> _Document segment_
-*-*-

Great Stuff — An Open Letter on Confirmation

Another great article found over on Letitstet:

 

Dear parents,

confirmationI don’t have children. Maybe this means that my thoughts on this don’t matter. But Iwas a child once, and that counts for something.

So, can we talk about confirmation? And can we talk about why it doesn’t seem to matter to your kids . . . or to you?

I get that it’s one more thing you have to do during the week, that it’s one more place you have to drive your child, that it’s one more book she has to remember to grab before leaving the house, that it’s one more hour you can’t spend cleaning at home.

But it’s a really, really important hour each week.

A life and death kind of hour.

Dads, in that hour, your daughter will learn about holy things, things that have implications for her eternal life. She’ll learn that when other girls pick on her and bully her, when she questions whether anybody likes her, that her Baptism — and the gifts of grace and faith given to her there — will comfort her.

-*-*-

Stored items
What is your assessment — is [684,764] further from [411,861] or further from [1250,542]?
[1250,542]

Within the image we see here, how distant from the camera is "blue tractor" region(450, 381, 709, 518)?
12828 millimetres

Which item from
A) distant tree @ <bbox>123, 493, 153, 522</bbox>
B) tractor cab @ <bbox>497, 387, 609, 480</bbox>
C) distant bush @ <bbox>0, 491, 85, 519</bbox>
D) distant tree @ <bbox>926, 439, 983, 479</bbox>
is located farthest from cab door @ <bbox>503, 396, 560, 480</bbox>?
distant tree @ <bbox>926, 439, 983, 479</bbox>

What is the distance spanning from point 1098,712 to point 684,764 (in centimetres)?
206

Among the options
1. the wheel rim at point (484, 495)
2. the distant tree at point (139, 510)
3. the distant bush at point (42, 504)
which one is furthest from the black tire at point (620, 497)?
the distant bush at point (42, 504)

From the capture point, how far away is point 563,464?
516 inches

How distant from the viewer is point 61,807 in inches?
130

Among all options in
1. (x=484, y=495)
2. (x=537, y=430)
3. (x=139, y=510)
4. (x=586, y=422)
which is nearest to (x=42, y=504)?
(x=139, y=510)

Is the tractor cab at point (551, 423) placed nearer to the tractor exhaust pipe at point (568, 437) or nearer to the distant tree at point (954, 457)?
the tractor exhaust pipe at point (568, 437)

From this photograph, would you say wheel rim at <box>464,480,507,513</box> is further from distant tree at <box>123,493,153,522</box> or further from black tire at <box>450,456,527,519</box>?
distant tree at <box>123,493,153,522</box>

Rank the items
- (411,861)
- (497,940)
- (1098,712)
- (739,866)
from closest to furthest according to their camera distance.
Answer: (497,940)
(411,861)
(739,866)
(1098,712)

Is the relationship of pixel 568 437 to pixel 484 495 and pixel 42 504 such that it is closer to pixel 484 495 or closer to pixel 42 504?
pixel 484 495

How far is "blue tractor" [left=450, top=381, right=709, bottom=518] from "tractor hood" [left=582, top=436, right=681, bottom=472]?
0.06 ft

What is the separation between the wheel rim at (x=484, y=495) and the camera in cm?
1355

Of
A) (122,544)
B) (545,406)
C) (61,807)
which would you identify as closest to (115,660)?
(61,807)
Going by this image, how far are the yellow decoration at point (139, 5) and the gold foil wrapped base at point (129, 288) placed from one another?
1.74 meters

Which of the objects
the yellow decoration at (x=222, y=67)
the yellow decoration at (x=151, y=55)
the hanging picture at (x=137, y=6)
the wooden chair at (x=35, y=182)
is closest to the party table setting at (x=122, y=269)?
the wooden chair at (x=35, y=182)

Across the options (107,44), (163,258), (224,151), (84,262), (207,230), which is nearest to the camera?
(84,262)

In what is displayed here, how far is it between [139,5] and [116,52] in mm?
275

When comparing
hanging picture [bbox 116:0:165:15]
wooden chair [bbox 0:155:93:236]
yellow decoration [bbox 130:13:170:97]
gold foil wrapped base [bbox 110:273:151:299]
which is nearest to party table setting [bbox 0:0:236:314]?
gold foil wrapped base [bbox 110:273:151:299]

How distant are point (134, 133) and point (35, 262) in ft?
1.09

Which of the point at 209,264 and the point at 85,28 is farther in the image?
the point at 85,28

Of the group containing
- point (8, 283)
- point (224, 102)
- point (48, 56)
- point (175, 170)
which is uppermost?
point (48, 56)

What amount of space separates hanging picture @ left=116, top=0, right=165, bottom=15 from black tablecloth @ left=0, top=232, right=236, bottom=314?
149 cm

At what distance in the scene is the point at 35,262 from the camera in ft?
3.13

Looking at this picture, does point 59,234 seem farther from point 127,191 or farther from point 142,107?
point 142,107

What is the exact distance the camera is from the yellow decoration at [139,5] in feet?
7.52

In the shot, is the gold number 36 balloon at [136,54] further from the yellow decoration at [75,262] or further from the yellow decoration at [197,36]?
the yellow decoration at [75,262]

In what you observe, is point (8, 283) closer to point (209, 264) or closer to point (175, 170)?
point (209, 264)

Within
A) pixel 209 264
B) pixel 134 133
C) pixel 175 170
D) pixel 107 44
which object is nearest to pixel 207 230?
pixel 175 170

-*-*-

> _Parts of the exercise_
1 - In the letter on confirmation, what kind of hour does the writer call the weekly confirmation hour?
2 - Pick up the letter on confirmation after its final sentence and keep writing it.
These stored items have no connection to the letter on confirmation.

> _Answers to each task_
1 - A life and death kind of hour.

2 -
Moms, in that hour, your son will learn that when he doesn’t want to talk to you about something stupid he did, because he’s embarrassed and because you’re his mom, he can talk to his pastor, because he was a young man once too. He’ll learn that our Lord puts commandments and people and His Word in his way to protect him and to care for him.

In that hour, your twins will discover what the Church has always taught even though they’re not even two decades old. They’ll memorize Bible passages that they’ll recall when they’re 80 years old and their memory is fading in and out like a staticky radio station. They’ll learn how to differentiate between what is good and what is evil, what is true and what is false, what we know to be sure and certain about our Lord and what we know to be false about the world.

In that hour, your child will be fed with the very Word of God, taught what a life lived under the cross looks like, and refreshed with a peace that the world simply can’t give.

That’s why confirmation and Sunday School matter, why church matters. It’s why it matters to your daughter. It’s why it ought to matter to you.

You say you just want your child to be happy. But that’s not really true. Or it shouldn’t be. You should want your child to grow in his faith, to be a pious Christian, an upstanding citizen, a respectful young lady, a Christian who bears witness to Christ’s work in him in all that he does and repents when he doesn’t.

So if you’re tired of having one more thing to do during the week, having to drive your child one more place, or remind her one more time to grab her catechism before she leaves the house, or leave one more bathroom uncleaned . . .

Give up soccer. Even if you you went to college on a sports scholarship and you love watching her play.

Give up 4-H. Even if you have cows to show and you want him to learn how to show them.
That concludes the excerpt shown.